Whilst computer programs per se are excluded from protection, it is possible to obtain protection for some aspects of gameplay. For example, in-gaming directions (Crazy Taxi) and proximity-based character attack/defence strength calculation (Dynasty Warriors).
Patents are a complex area and procedures vary between the UK and the US, so if you think you may gave a patentable invention it is best to seek advice from a qualified patent attorney or IP solicitor.
Business and brand names can be protected by registering the names or logos as trademarks, and it is generally advisable for any business to take the relatively simple steps to do this.
Registration can prevent others using the same or similar mark for identical or similar goods and services for a renewable period of 10 years. Owners can also then use the ® symbol alongside their registered marks to notify and discourage unauthorised use by third parties.

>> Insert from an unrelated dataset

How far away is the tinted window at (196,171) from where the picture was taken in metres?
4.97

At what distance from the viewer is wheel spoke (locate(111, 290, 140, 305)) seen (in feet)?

When choosing a brand name, businesses equally need to ensure proposed names do not infringe existing marks. When checking for existing names, the internet is an obvious place to start. However trademark agents can conduct more comprehensive searches which may bring to light marks from other countries or sectors.
Copyright will subsist in any ‘original’ works of a literary, musical or artistic nature. From a gaming perspective crucially, this covers source code, artwork and imagery, sound clips, video clips and even character representations.
Whilst copyright exists automatically from the date of creation, for those works with real commercial value, it is sensible when circumstances allow to include the © symbol together with the name of the owner and the year it was created. This will notify third parties of your rights and will allow them to contact you should they wish to obtain a licence.
Ownership of copyright allows a party to bring legal proceeding against others for various acts of primary and secondary infringement of their works, including the unauthorised copying, adaptation, possession and public circulation of the material.
In considering the value of IP rights, the important issue of ownership should not be overlooked. In practice, some components and materials forming part of the overall product will have been sourced externally and/or created by independent parties.
It is important that developers appreciate this and take steps where appropriate to ensure that the IP relevant to their product is correctly assigned or licensed to the business. In doing so, it is also important to appreciate the legal relationship between creator and developer.
Rights in works created by employees in the course of their employment, for example, vest automatically with the employer, whilst works carried out by contractors (including freelance developers) belong to the contractor. Copyright has to be assigned in writing, so it is important to have an agreement of some sort in place. If a particular work cannot be assigned (e.g. because it is a song that is used by various people) then as a minimum a proper licence should be obtained.
Building a strong intellectual property portfolio is very important for any business and particularly games businesses. Understanding IP rights and taking a few simple steps to think about where they sit and how they are used will ensure they are properly protected and make the business more attractive to investors and prospective purchasers.